DIRECTIVES:
1. In the function documentation, what does the default window parameter value h=0 assume about the data?
2. Reproduce the part of the function documentation that begins at the words "#' @importFrom graphics" and stops after "such as fPCA.".
3. Translate this sentence from the function documentation into Spanish: "The procedure is based on the standard L-2 norm and hence does not depend on any dimension reduction technique such as fPCA."

GIVEN PASSAGE:
start
#' @importFrom graphics par legend lines
NULL
#' Change Point Analysis Of Functional Data Without Dimension Reduction (Fully Functional)
#'
#' This function tests whether there is a significant change in the mean function of the functional data, and it will
#' give an estimate for the location of the change. The procedure is based on the standard L-2 norm and hence does not depend on any dimension
#' reduction technique such as fPCA.
#'
#'
#' @param fdobj A functional data object of class '\code{fd}'
#' @param M Number of monte carlo simulations used to get the critical values. The default value is \code{M=1000}
#' @param h The window parameter for the estimation of the long run covariance kernel. The default
#' value is \code{h=0}, i.e., it assumes iid data
#' @param plot If \code{TRUE} plot of the functional data before and after the estimated change and plot of the
#' estimated change function is given
#' @param ... Further arguments to pass
#'
#' @import sde
#' @import fda
#' @export
#'
#'
#'
#' @return
#'\item{\code{pvalue}}{
#' Approximate p value for testing whether there is a significant change in the mean function
#'}
#'\item{\code{change}}{
#' Estimated change location
#'}
#'\item{\code{DataBefore}}{
#' Data before the estimated change
#'}
#'\item{\code{DataAfter}}{
#' Data after the estimated change
#'}
#'\item{\code{MeanBefore}}{
#' Mean function before the estimated change
#'}
#'\item{\code{MeanAfter}}{
#' Mean function after the estimated change
#'}
#'\item{\code{change_fun}}{
#' Estimated change function
#'}
#'
#'@details This function dates and detects changes in the mean function of functional data using a fully functional technique that does not
#'dependent on dimension reduction. For more details, see Aue, Rice, Sonmez (2017+)
end
DATA:
start
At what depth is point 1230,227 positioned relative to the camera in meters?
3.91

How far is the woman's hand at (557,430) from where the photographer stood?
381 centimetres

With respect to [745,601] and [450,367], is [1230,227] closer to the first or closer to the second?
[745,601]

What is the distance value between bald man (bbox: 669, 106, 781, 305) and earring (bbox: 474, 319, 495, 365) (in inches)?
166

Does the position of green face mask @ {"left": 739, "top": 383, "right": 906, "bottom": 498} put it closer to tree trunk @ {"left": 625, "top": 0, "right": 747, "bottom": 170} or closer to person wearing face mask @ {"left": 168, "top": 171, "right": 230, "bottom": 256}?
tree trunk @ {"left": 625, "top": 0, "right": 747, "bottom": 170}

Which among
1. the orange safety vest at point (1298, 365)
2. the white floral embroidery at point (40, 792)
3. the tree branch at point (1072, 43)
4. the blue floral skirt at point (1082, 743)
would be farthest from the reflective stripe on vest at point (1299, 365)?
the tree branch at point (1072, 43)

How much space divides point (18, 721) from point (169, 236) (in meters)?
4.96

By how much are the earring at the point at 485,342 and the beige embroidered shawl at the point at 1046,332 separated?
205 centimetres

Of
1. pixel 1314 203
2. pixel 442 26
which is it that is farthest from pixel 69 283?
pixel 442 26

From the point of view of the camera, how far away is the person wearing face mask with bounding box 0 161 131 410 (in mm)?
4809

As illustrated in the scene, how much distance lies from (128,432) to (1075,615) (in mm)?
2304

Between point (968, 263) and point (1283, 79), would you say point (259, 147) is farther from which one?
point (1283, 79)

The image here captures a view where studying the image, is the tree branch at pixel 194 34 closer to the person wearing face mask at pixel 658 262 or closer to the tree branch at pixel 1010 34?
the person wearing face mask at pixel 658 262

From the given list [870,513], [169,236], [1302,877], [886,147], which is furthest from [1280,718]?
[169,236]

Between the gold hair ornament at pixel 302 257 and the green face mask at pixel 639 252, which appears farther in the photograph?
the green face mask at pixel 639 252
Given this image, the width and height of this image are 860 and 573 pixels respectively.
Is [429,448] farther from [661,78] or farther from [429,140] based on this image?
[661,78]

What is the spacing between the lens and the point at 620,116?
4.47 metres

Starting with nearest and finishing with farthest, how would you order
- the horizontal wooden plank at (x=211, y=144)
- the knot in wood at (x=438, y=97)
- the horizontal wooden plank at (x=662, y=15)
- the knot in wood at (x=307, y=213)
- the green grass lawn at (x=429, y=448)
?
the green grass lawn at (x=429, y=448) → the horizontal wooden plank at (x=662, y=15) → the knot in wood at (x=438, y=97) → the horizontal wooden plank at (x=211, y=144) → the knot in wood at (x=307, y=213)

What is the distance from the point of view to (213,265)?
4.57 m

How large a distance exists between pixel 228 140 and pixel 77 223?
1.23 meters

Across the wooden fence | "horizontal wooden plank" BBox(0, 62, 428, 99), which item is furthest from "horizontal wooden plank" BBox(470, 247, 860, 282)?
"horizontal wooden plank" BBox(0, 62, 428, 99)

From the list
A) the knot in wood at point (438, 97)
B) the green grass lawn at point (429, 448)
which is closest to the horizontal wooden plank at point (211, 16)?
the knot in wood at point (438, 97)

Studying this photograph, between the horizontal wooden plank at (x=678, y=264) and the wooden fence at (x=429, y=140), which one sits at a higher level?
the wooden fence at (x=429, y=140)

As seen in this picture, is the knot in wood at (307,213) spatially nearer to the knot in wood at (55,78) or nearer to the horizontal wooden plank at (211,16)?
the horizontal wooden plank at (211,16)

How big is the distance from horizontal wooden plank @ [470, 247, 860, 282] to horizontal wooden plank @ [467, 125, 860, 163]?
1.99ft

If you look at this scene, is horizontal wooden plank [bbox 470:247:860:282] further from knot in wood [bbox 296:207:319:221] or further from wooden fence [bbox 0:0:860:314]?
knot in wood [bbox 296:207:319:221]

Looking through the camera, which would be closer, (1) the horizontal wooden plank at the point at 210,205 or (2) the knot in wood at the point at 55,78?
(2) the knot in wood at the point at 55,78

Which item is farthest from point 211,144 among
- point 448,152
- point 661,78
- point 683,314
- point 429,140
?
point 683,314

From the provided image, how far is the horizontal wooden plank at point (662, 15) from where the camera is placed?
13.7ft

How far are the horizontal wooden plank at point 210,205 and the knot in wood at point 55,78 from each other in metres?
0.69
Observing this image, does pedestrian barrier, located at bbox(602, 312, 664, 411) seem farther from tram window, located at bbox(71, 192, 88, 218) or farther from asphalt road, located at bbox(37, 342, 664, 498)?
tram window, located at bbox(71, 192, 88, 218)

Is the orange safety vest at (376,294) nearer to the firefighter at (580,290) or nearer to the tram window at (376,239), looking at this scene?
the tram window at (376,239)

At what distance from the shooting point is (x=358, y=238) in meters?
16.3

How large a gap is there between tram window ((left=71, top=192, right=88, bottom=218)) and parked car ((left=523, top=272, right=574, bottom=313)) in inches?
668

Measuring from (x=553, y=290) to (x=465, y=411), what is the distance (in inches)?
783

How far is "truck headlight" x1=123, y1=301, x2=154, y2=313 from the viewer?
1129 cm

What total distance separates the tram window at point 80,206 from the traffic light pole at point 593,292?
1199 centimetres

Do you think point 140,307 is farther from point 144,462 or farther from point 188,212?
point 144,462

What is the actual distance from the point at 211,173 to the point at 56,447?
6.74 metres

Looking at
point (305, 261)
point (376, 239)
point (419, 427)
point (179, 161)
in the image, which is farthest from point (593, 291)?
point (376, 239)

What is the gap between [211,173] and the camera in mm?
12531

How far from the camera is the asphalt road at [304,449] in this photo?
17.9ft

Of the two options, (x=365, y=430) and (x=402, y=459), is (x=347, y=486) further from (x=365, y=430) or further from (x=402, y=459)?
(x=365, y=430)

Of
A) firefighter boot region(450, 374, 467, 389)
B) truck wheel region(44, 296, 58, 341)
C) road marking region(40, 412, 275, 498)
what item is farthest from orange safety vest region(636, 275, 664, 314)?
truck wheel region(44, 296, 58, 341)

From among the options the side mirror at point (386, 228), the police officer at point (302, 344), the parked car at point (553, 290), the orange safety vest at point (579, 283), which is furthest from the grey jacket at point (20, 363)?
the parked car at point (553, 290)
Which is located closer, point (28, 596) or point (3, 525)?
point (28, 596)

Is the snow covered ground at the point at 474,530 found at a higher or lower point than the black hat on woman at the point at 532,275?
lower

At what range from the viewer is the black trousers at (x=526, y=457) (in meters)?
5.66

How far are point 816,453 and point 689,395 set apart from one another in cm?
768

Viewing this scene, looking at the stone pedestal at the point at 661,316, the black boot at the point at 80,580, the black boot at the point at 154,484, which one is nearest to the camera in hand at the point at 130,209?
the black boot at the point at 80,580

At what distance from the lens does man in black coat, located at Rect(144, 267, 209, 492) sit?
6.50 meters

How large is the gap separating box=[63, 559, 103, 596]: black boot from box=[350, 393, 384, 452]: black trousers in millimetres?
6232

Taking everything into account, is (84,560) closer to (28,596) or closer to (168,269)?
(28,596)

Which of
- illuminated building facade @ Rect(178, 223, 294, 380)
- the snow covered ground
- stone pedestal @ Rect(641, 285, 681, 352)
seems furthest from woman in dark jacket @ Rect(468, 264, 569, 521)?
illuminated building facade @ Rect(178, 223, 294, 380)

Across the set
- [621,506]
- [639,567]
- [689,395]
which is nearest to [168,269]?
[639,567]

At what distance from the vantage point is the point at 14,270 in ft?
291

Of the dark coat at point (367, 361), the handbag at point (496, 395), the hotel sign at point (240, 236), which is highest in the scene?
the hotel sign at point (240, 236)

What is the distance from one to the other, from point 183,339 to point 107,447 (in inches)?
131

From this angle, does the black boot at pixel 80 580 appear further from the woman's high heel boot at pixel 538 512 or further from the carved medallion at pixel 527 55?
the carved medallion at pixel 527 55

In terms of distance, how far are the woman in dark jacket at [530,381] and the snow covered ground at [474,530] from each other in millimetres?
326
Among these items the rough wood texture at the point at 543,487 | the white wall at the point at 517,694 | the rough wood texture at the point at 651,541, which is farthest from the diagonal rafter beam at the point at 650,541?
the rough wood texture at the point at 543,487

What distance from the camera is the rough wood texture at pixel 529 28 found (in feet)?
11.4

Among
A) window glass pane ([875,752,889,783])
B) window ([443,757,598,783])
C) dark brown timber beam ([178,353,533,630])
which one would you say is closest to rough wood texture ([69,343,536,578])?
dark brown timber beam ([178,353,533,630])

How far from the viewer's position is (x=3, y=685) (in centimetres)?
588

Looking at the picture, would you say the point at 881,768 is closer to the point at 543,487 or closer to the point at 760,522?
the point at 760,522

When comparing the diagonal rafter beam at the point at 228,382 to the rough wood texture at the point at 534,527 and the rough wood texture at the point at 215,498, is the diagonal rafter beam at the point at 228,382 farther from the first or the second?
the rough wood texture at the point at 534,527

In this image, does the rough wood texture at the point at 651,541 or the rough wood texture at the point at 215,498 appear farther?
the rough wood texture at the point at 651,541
end
ANSWERS TO THE EXERCISE:
1. It assumes iid data.

2.
#' @importFrom graphics par legend lines
NULL
#' Change Point Analysis Of Functional Data Without Dimension Reduction (Fully Functional)
#'
#' This function tests whether there is a significant change in the mean function of the functional data, and it will
#' give an estimate for the location of the change. The procedure is based on the standard L-2 norm and hence does not depend on any dimension
#' reduction technique such as fPCA.

3. El procedimiento se basa en la norma L-2 estándar y, por lo tanto, no depende de ninguna técnica de reducción de dimensión como fPCA.